— Start of Reading text —

Remember, there is not one right heating system that can be universally recommended. Each home has different circumstances that must be considered. A new home has more options available. The Oregon Department of Energy advises you to discuss your situation and heating needs with a professional or call our office at 1-800-221-8035 for assistance in selecting your system.

Step 1: Reduce your heating and cooling needs
The Oregon Department of Energy recommends reducing your heating and cooling needs before selecting a heating and cooling system. This is the cheapest way to lower your bills. It will also reduce wear and tear on your heating system and ensure that it is used most efficiently.

  • Insulate and caulk your home to keep heat in during the winter (or cool air during the summer). Heating or cooling a poorly insulated home is like pouring water into a leaky bucket — you´re just throwing money away.
  • The Oregon Department of Energy recommends programmable thermostats for all central heating systems. They can be used with most types of heating systems, and allow the temperature to be automatically reduced at night or when no one is home. For each degree Fahrenheit you can set your daily temperature back (for 8-10 hours), you can save you about 2 percent on your annual heating bill. During winter, set your thermostat to 68 degrees F. during the day and 60 degrees F. at night or when you are not at home.

— End of Reading text —
— Start of Supplied entries —

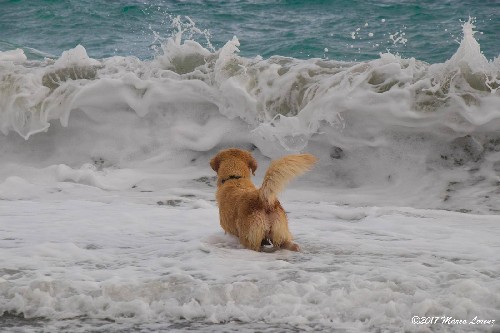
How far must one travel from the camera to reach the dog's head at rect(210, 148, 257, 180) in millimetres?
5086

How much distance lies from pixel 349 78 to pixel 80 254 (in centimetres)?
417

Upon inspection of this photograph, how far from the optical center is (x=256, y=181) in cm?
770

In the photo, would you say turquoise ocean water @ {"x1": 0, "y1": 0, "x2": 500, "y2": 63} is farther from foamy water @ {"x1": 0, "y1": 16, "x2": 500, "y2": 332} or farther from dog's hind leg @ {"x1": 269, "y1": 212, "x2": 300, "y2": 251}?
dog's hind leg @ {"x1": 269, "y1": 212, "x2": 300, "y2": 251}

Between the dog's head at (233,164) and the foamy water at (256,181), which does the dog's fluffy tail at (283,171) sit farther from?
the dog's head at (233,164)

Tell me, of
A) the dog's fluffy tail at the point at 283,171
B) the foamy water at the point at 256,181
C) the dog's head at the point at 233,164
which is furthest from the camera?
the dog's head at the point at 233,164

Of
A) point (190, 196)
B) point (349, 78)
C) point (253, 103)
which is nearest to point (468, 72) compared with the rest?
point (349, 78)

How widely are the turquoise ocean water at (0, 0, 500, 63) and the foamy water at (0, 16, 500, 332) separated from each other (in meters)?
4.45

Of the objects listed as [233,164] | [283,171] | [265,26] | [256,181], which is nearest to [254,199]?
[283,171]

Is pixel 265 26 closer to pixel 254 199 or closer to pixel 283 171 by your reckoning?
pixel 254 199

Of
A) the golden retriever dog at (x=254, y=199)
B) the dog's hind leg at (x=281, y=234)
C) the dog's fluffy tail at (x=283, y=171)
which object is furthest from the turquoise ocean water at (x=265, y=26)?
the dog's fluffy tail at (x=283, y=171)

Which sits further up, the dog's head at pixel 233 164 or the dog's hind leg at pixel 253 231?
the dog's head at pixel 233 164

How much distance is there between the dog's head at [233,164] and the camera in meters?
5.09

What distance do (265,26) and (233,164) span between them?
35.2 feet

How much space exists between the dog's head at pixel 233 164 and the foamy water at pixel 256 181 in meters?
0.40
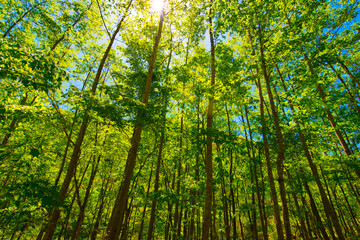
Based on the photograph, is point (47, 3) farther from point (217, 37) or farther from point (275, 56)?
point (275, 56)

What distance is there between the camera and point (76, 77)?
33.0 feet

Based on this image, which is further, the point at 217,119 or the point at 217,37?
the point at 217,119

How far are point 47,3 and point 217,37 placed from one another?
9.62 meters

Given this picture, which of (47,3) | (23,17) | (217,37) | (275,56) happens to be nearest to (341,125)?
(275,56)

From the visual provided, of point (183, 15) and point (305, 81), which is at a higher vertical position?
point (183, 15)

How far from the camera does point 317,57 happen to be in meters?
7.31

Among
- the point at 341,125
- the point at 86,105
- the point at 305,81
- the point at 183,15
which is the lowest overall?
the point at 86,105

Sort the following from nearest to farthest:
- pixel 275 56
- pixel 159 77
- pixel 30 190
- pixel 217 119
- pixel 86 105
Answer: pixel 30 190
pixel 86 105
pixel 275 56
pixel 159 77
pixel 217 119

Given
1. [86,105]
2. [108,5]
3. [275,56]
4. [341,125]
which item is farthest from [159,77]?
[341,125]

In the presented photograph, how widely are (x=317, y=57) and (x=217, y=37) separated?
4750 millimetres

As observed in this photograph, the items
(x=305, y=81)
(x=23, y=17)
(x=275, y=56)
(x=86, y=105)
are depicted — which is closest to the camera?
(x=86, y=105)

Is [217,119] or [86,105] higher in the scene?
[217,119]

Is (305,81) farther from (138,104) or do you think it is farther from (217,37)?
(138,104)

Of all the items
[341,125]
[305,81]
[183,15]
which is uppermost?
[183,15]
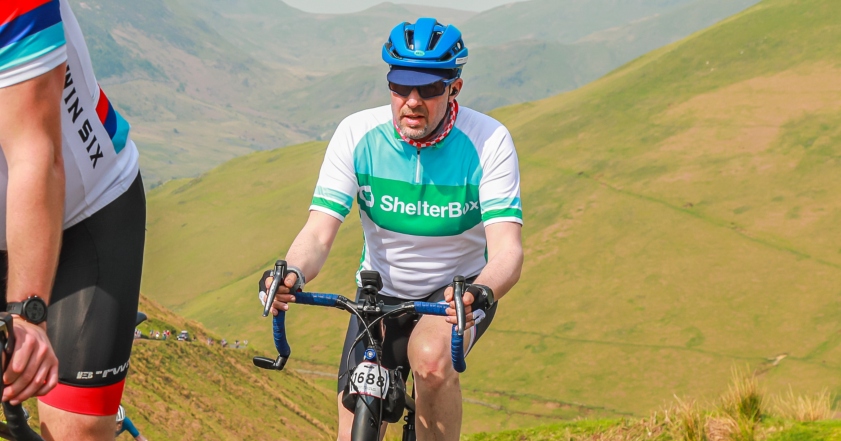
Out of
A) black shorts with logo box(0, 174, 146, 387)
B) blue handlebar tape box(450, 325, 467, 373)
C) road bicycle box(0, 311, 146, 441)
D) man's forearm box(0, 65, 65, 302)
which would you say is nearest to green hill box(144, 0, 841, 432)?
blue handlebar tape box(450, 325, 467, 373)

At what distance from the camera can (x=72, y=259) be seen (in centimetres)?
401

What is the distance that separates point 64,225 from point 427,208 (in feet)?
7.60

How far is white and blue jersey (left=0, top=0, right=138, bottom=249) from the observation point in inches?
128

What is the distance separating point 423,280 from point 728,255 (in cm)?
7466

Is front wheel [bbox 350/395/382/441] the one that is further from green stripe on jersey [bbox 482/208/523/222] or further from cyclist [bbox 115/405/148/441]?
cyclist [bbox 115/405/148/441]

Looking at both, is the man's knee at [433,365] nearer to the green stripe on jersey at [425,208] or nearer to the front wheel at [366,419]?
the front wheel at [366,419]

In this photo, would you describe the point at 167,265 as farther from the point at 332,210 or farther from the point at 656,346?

— End of Supplied entries —

Could you pick up the home heating and cooling guide above after its last sentence and continue it?

• _Output for this task_:
  • During the summer, shade your home on the exterior to keep the sun out. Turn your air conditioner thermostat to 78 degrees F. when you are at home and to 85 degrees F. when you are away from home.

Step 2: Choose Efficient
Type of Fuel
To select an efficient heating system, you must first determine which fuels are available to you. Most new homes in Oregon heat with natural gas where it is available. Where natural gas is not available, homeowners may choose electricity, oil, or propane for space heating. Air-to-air heat pumps provide cooling as well as heating and are the second most common heating system in Oregon.
Because fuel rates vary considerably by utility service area, geographic location and/or season, it is important to know your own local rates when comparing your heating system options. Look at your current utility bills or call your current or prospective fuel provider for this information.
If you want to have a system with cooling, you can choose a heat pump or add air conditioning to your furnace by installing an outdoor compressor unit.
No matter which heating fuel you choose, the Oregon Department of Energy recommends using it as efficiently as possible.

Natural Gas Furnace

If you choose a natural gas (or propane) heating system, the Oregon Department of Energy recommends a condensing furnace with:
• An AFUE rating of 90 percent or higher, and
• An air handler that has an e-rated, electronically commutated variable speed motor (ECM)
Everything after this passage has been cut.